Tę męską - ometkowaną - chętnie oddam. Może na konkurs? Gdyby ktoś potrzebował nagród?
Ja swojej żeńskiej nie oddam, bo...bo mi w niej...do twarzy.
Nawiązując do skrzatowego;
W sobotę, 7 października, będzie sesja lemologiczna w ramach konferencji naukowej na Uniwersytecie Jagiellońskim Apetyt na literaturę
Ile można Lema, o Lemie (czytać). Postanowiłem odpocząć od, by uniknąć skojarzeń z innym panem co też dosadnie się nazywał, i też na eL, i swego czasu strach było otworzyć lodówkę bo mógł być i tam, zwłaszcza w okolicach października i początkach listopada.
Zatem postanowiłem zdjąć kLemy z głowy, wypożyczyłem książkę z zupełnie innej parafii "Niesamowitą Słowiańszczyznę" Marii Janion.
O, ja naiwny... Już na pierwszej stronie, w szóstym wersie czytam...

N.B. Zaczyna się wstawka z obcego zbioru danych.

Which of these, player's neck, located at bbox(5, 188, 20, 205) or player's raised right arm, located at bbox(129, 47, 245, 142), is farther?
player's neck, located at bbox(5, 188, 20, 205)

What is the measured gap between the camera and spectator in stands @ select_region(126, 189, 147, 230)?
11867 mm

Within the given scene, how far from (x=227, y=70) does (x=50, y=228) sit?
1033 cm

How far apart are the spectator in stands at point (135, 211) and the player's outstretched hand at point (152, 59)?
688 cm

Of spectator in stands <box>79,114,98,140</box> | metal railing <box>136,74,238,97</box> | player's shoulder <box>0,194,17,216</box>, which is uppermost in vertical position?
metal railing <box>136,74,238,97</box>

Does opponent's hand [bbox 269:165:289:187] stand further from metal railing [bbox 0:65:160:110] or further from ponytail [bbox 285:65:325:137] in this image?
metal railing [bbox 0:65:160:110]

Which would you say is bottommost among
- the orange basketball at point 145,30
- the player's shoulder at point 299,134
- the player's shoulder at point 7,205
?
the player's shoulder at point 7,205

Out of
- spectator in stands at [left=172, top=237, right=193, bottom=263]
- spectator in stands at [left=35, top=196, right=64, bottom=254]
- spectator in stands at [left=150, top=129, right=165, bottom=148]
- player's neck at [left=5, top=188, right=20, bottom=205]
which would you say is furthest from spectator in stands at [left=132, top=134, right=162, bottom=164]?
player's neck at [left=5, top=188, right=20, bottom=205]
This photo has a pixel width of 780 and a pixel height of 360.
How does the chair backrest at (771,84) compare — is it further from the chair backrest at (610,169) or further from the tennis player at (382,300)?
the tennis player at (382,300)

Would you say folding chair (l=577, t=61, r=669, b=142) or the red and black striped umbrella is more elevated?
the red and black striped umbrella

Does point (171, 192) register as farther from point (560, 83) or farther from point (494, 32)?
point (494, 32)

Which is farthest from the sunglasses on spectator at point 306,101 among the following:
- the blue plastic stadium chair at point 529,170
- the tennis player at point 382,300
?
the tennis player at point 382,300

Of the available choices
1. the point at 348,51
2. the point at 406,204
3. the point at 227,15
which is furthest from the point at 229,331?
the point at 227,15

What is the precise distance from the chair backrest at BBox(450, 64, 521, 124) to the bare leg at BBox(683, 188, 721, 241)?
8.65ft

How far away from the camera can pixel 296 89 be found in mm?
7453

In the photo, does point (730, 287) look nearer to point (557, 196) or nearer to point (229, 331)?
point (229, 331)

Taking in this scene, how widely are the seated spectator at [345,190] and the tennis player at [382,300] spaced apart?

miał rację Stanisław Lem, pisząc z rozgoryczeniem pod znamiennym tytułem "Szachownica bez szachów", że nasza współczesna kultura jest "szalenie spłaszczona", cechuje ją kompletna amnezja w stosunku do przeszłości, a literatura została zepchnięta w kąt. Przyznaje, że kiedyś, gdy przychodzili do niego aspiranci do twórczości literackiej, radził im by uciekali do biznesu albo informatyki. "Nie byłbym dzisiaj tak radykalny" - wyznaje. Nie ma komu podejmować "najcięższych tematów", jak sam je nazwał, jakby strach i bezwolność opanowały prawie czterdziestomilionowy kraj. To są również wyrzuty pod adresem humanistyki....Tu cały felieton
https://www.tygodnikpowszechny.pl/szachownica-bez-szachow-127242Z odpoczynku "od" zatem nici, ale z przyjemnością odnotowuję, że to, co zalinkował skrzat sugeruje jaskółkę, czyli jest jakby lepiej w temacie "H".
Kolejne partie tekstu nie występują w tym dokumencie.